Cory David Barker on the Metamodern Forum:

"my take is that post-modernity is inability to coordinate paradigms beyond the relativism transition step. How it works, is that the people at paradigmatic stage about ideologies who cannot transition beyond the relativism transition step and coordinate the apparent disparities, assume that their coordinative limit necessitates that knowledge is relative. These folks then proclaim this, and ideology gets downward assimilated into lower stage coordinations by their audience, and the audience who inherits the ideas cannot reconcile the paradigmatic disparities because they are trying to coordinate a problem that requires coordinate at one or more magnitudes of complexity higher than they are capable of performing.

The current problem requires integral, unified models that fit together paradigms cross-paradigmatically. Michael’s notion of meta-cross paradigmatic is a different kind of “meta” and should not be confused with meta-systematic. In the MHC schema, correspondence of unified models is an expression of meta-cross paradigmatic performance. The meta-cross paradigmatic stages produces principles, paradigmatic coordinates the principles of a given domain, and cross-paradigmatic stage corresponds the paradigms by their principles. Meta-cross paradigmatic performance has to do with large-scale congruencies across cross-paradigmatic coordinations. Even there, we hit the relativism step since the step exists fractally at all stages, but us folks who coordinate between unifying models at the largest scale know either concisely or intuitively from developing through the paradigmatic relativism transition with the coordination of a wide array of paradigmatic content, is that “relativism” is actually just part of the process of fitting together ideas and actions until a higher order coordination is discovered, which which produces a higher order equilibrium “absolute”.

(April 2021)


Description

From a review by Russ Volckmann of

- a special triple issue of Ervin Laszlo’s World Futures, Vol. 64 Nos. 05–07 (2008): Postformal Thought and Hierarchical Complexity with Guest Editors Michael Lamport Commons and Sara Nora Ross.


1. Michael Commons:

“The Model of Hierarchical Complexity…offers a standard method of examining the universal patterns of evolution and development. It is a quantitative behavioral developmental theory…There are two kinds of hierarchical complexity. The commonly recognized one refers to the ubiquitous linear hierarchies that are described in many fields of study. These are descriptive.

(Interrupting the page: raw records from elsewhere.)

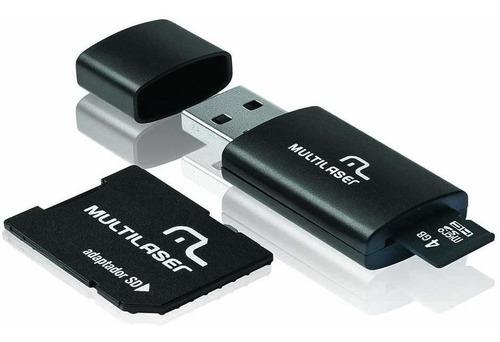 Cartão De Memória Multilaser Microsd C/ Adaptador Sd Mc057 Original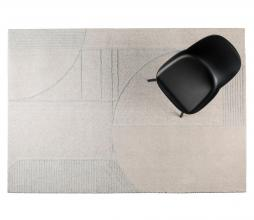Afbeelding van product: Zuiver Bliss vloerkleed 160x230 cm grijs/blauw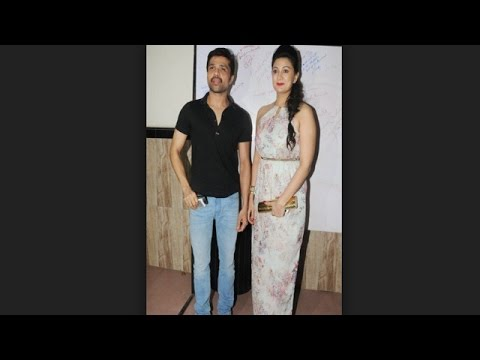Himesh Reshammiya & Sonia Kapoor | Extra Marital Affairs of Bollywood |The Big Story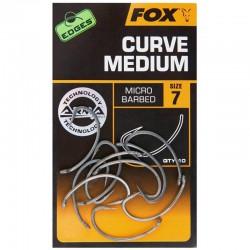 Fox Edges Armapoint Curve Medium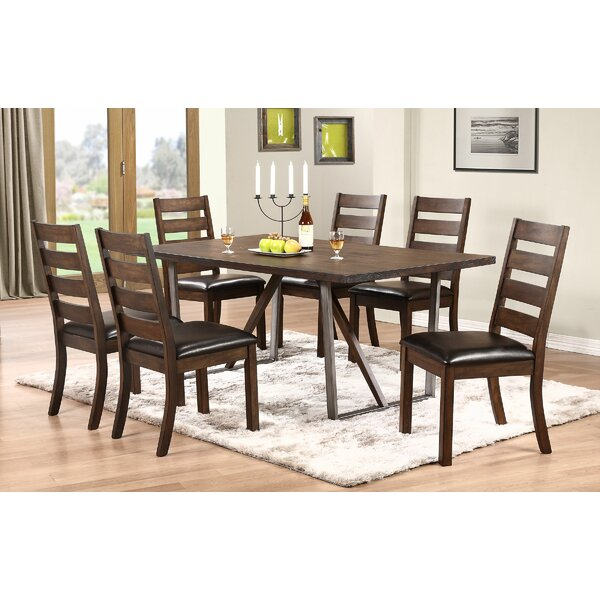 Harkness 7 Piece Dining Set by Darby Home Co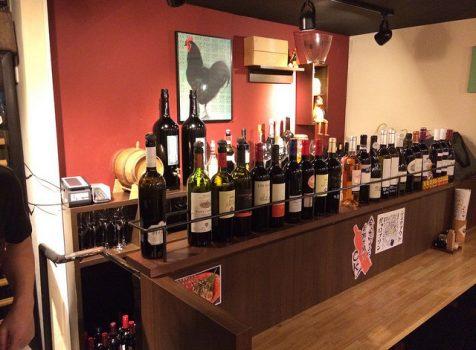 カウンター席は飲ん兵衛のための秘密の空間。お任せ料理とワインのペアリングが楽しい!@Gallo 四谷(ガッロ)/四谷三丁目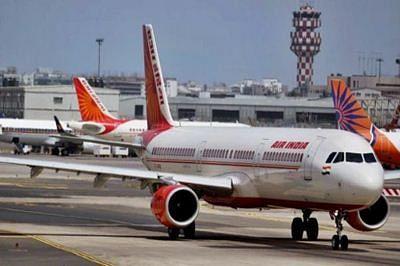 Flight operations at Jammu airport resume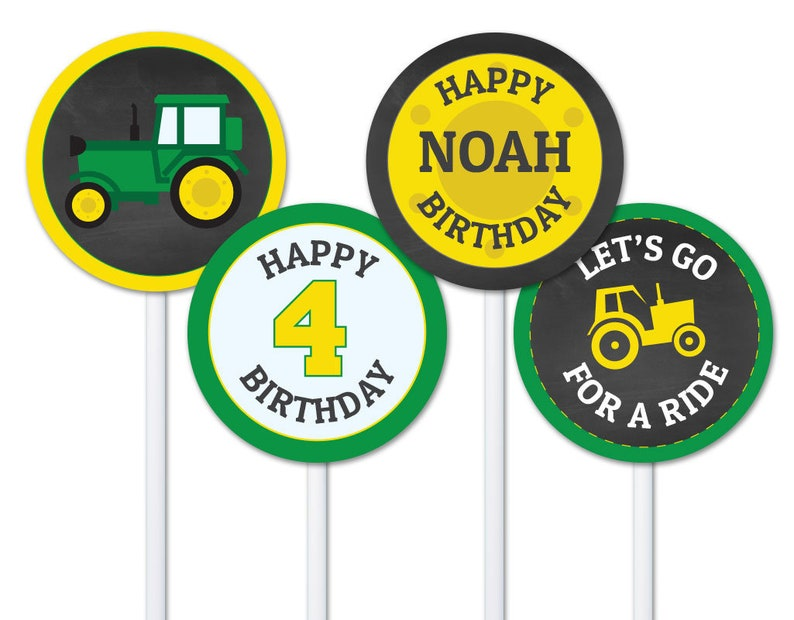 Green Yellow Tractor Cupcake Topper Download Tractor Etsy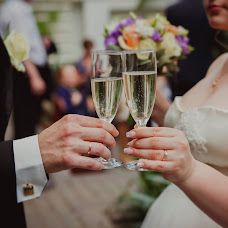 Wedding photographer Mila Osipova (delfina). Photo of 27.09.2017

By contrast, the Model of Hierarchical Complexity offers a standard method of examining the nonlinear activity of constructing the universal patterns of evolution and development. It accounts for evolution and development by recognizing their patterns are comprised of tasks, or actions, performed at specified orders of hierarchical complexity. Whereas the Model’s unidimensional measure is linear, the tasks it measures are nonlinear performances, as this special issue conveys. The nonlinear activity of tasks is that of organizing, or coordinating, information. Hierarchical complexity applies to any events or occasions in which information is organized. The kinds of entities that organize information include humans and their biological systems as well as their social organizations, non-human organisms, and machines, including computers.”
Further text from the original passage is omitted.